* _Task to complete_: Each of the entries below is to be written out exactly, and the images skipped.

* _Material for this task_:
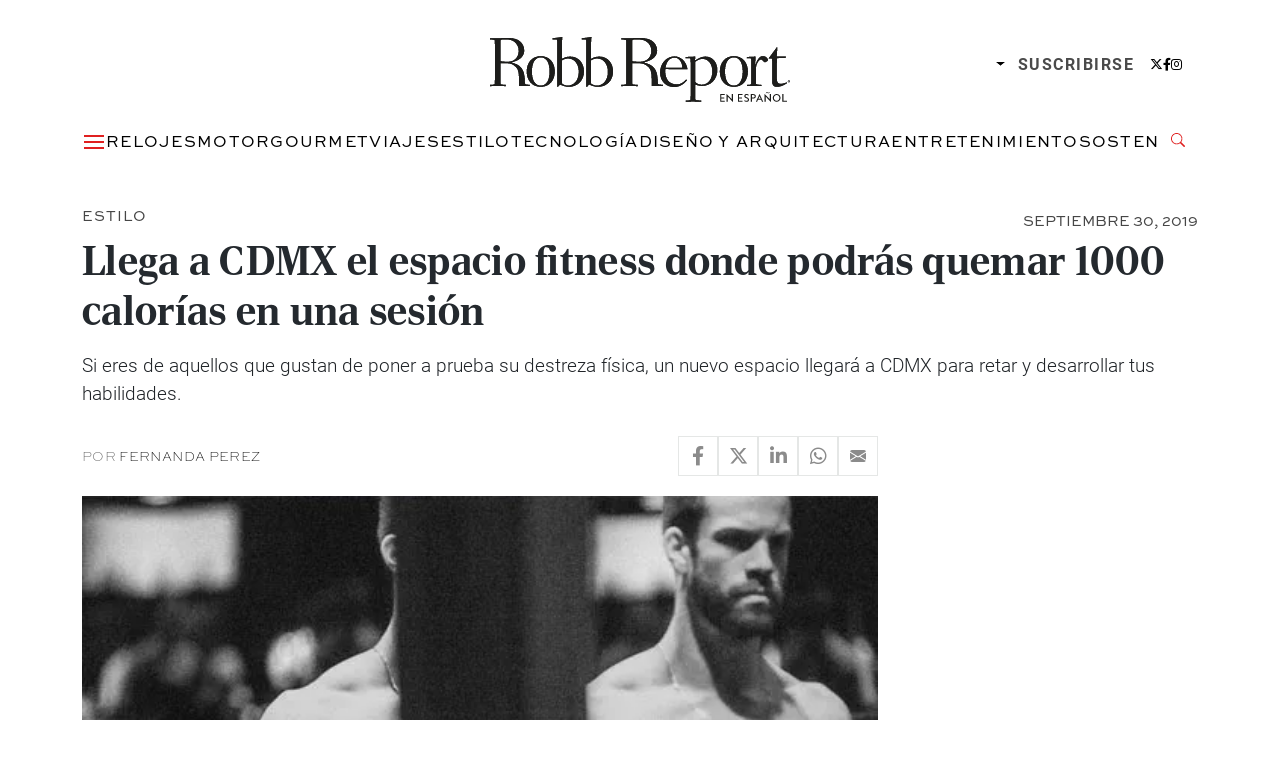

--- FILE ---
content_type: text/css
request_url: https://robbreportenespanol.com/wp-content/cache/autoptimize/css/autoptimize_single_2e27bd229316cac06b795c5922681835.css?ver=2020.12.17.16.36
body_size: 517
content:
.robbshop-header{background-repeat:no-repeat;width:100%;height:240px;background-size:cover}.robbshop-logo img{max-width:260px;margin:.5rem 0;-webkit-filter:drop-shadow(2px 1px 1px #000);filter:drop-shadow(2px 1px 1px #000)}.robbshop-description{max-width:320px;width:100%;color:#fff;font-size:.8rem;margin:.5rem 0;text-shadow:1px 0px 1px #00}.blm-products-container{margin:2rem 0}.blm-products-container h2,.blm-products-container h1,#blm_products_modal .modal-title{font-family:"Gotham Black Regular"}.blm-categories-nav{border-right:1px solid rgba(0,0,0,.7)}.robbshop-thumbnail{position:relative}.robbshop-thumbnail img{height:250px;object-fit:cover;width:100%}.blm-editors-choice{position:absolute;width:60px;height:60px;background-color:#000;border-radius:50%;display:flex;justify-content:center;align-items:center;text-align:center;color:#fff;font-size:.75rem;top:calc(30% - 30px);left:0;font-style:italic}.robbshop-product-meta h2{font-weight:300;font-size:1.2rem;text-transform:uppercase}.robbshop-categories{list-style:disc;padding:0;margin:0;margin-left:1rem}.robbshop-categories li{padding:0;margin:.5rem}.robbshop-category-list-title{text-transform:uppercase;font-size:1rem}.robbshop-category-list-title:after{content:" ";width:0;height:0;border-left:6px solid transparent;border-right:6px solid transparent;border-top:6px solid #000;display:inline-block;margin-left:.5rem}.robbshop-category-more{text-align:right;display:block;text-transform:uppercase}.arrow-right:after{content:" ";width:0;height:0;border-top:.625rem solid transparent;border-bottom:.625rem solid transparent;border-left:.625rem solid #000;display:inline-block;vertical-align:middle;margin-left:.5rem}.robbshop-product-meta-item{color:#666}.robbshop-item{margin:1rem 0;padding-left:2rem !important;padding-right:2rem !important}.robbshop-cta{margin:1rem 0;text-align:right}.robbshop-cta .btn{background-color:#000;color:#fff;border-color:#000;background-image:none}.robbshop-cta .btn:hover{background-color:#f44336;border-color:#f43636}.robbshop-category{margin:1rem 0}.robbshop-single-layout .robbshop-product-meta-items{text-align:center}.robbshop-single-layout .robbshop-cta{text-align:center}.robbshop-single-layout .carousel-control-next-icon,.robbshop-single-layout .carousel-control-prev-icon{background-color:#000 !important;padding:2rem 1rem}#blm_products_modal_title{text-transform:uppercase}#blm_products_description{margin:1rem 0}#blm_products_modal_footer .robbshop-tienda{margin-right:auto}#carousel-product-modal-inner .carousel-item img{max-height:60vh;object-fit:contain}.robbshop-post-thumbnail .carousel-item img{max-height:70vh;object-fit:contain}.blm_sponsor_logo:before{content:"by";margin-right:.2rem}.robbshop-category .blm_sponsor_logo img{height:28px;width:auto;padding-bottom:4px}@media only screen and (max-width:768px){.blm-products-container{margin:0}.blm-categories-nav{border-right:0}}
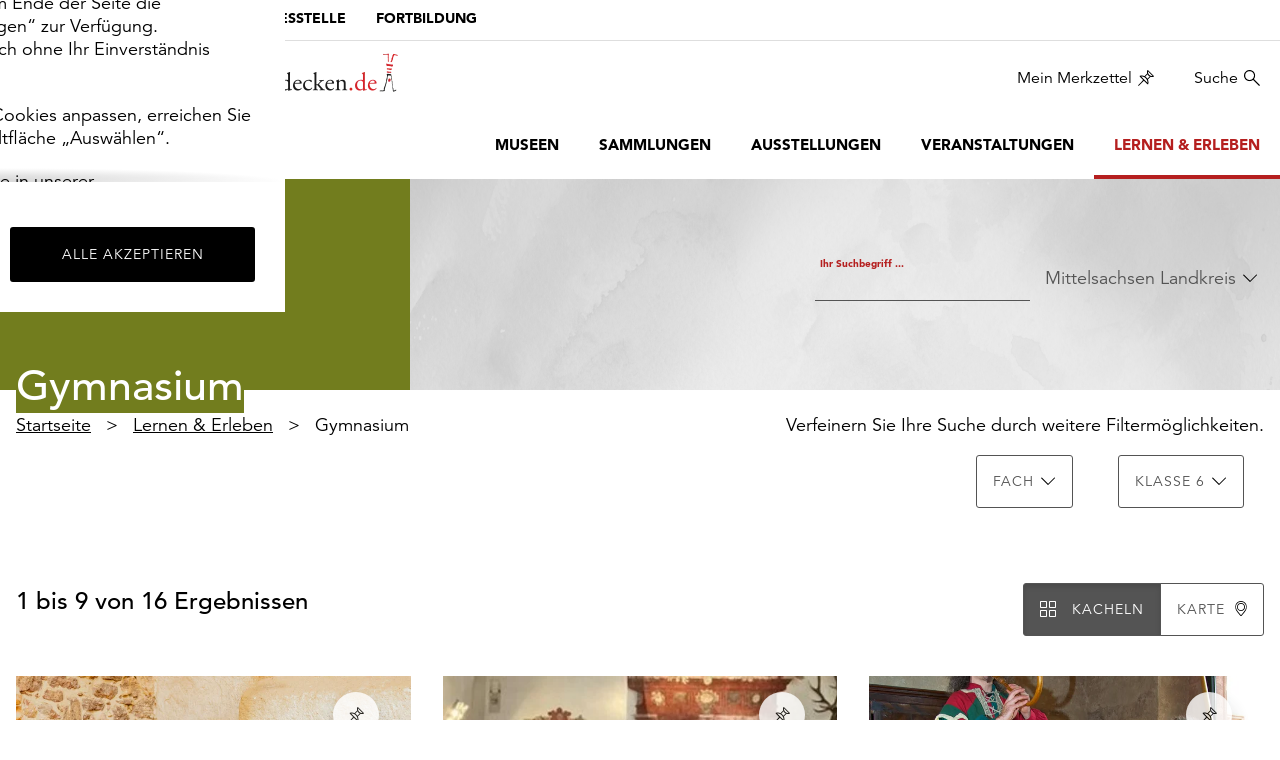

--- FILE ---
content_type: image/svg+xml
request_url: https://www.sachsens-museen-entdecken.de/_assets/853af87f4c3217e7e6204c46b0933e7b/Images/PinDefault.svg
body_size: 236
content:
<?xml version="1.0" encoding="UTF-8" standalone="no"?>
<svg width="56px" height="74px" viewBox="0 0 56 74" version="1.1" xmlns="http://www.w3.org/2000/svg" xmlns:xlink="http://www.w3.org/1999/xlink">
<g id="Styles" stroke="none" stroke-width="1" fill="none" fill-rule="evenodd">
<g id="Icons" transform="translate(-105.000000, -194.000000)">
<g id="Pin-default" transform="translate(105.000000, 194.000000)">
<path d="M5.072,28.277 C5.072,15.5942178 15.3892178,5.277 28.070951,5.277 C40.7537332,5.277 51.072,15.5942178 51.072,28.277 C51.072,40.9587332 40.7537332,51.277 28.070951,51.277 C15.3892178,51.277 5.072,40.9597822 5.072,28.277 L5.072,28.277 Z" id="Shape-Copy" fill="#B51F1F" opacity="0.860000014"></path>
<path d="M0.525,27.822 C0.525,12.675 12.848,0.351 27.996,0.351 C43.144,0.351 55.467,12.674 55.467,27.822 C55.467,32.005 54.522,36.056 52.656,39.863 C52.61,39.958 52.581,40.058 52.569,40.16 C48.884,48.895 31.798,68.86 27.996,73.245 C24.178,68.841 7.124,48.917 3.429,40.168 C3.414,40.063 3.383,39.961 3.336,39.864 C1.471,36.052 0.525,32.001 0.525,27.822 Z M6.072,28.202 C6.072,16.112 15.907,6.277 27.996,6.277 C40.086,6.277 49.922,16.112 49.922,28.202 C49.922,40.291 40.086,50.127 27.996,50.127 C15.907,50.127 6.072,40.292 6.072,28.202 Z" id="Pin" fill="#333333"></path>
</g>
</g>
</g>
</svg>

* _Reply to the exercise_:
--- FILE ---
content_type: text/css
request_url: https://robbreportenespanol.com/wp-content/cache/autoptimize/css/autoptimize_single_2e27bd229316cac06b795c5922681835.css?ver=2020.12.17.16.36
body_size: 517
content:
.robbshop-header{background-repeat:no-repeat;width:100%;height:240px;background-size:cover}.robbshop-logo img{max-width:260px;margin:.5rem 0;-webkit-filter:drop-shadow(2px 1px 1px #000);filter:drop-shadow(2px 1px 1px #000)}.robbshop-description{max-width:320px;width:100%;color:#fff;font-size:.8rem;margin:.5rem 0;text-shadow:1px 0px 1px #00}.blm-products-container{margin:2rem 0}.blm-products-container h2,.blm-products-container h1,#blm_products_modal .modal-title{font-family:"Gotham Black Regular"}.blm-categories-nav{border-right:1px solid rgba(0,0,0,.7)}.robbshop-thumbnail{position:relative}.robbshop-thumbnail img{height:250px;object-fit:cover;width:100%}.blm-editors-choice{position:absolute;width:60px;height:60px;background-color:#000;border-radius:50%;display:flex;justify-content:center;align-items:center;text-align:center;color:#fff;font-size:.75rem;top:calc(30% - 30px);left:0;font-style:italic}.robbshop-product-meta h2{font-weight:300;font-size:1.2rem;text-transform:uppercase}.robbshop-categories{list-style:disc;padding:0;margin:0;margin-left:1rem}.robbshop-categories li{padding:0;margin:.5rem}.robbshop-category-list-title{text-transform:uppercase;font-size:1rem}.robbshop-category-list-title:after{content:" ";width:0;height:0;border-left:6px solid transparent;border-right:6px solid transparent;border-top:6px solid #000;display:inline-block;margin-left:.5rem}.robbshop-category-more{text-align:right;display:block;text-transform:uppercase}.arrow-right:after{content:" ";width:0;height:0;border-top:.625rem solid transparent;border-bottom:.625rem solid transparent;border-left:.625rem solid #000;display:inline-block;vertical-align:middle;margin-left:.5rem}.robbshop-product-meta-item{color:#666}.robbshop-item{margin:1rem 0;padding-left:2rem !important;padding-right:2rem !important}.robbshop-cta{margin:1rem 0;text-align:right}.robbshop-cta .btn{background-color:#000;color:#fff;border-color:#000;background-image:none}.robbshop-cta .btn:hover{background-color:#f44336;border-color:#f43636}.robbshop-category{margin:1rem 0}.robbshop-single-layout .robbshop-product-meta-items{text-align:center}.robbshop-single-layout .robbshop-cta{text-align:center}.robbshop-single-layout .carousel-control-next-icon,.robbshop-single-layout .carousel-control-prev-icon{background-color:#000 !important;padding:2rem 1rem}#blm_products_modal_title{text-transform:uppercase}#blm_products_description{margin:1rem 0}#blm_products_modal_footer .robbshop-tienda{margin-right:auto}#carousel-product-modal-inner .carousel-item img{max-height:60vh;object-fit:contain}.robbshop-post-thumbnail .carousel-item img{max-height:70vh;object-fit:contain}.blm_sponsor_logo:before{content:"by";margin-right:.2rem}.robbshop-category .blm_sponsor_logo img{height:28px;width:auto;padding-bottom:4px}@media only screen and (max-width:768px){.blm-products-container{margin:0}.blm-categories-nav{border-right:0}}

--- FILE ---
content_type: image/svg+xml
request_url: https://www.sachsens-museen-entdecken.de/_assets/853af87f4c3217e7e6204c46b0933e7b/Images/PinDefault.svg
body_size: 236
content:
<?xml version="1.0" encoding="UTF-8" standalone="no"?>
<svg width="56px" height="74px" viewBox="0 0 56 74" version="1.1" xmlns="http://www.w3.org/2000/svg" xmlns:xlink="http://www.w3.org/1999/xlink">
<g id="Styles" stroke="none" stroke-width="1" fill="none" fill-rule="evenodd">
<g id="Icons" transform="translate(-105.000000, -194.000000)">
<g id="Pin-default" transform="translate(105.000000, 194.000000)">
<path d="M5.072,28.277 C5.072,15.5942178 15.3892178,5.277 28.070951,5.277 C40.7537332,5.277 51.072,15.5942178 51.072,28.277 C51.072,40.9587332 40.7537332,51.277 28.070951,51.277 C15.3892178,51.277 5.072,40.9597822 5.072,28.277 L5.072,28.277 Z" id="Shape-Copy" fill="#B51F1F" opacity="0.860000014"></path>
<path d="M0.525,27.822 C0.525,12.675 12.848,0.351 27.996,0.351 C43.144,0.351 55.467,12.674 55.467,27.822 C55.467,32.005 54.522,36.056 52.656,39.863 C52.61,39.958 52.581,40.058 52.569,40.16 C48.884,48.895 31.798,68.86 27.996,73.245 C24.178,68.841 7.124,48.917 3.429,40.168 C3.414,40.063 3.383,39.961 3.336,39.864 C1.471,36.052 0.525,32.001 0.525,27.822 Z M6.072,28.202 C6.072,16.112 15.907,6.277 27.996,6.277 C40.086,6.277 49.922,16.112 49.922,28.202 C49.922,40.291 40.086,50.127 27.996,50.127 C15.907,50.127 6.072,40.292 6.072,28.202 Z" id="Pin" fill="#333333"></path>
</g>
</g>
</g>
</svg>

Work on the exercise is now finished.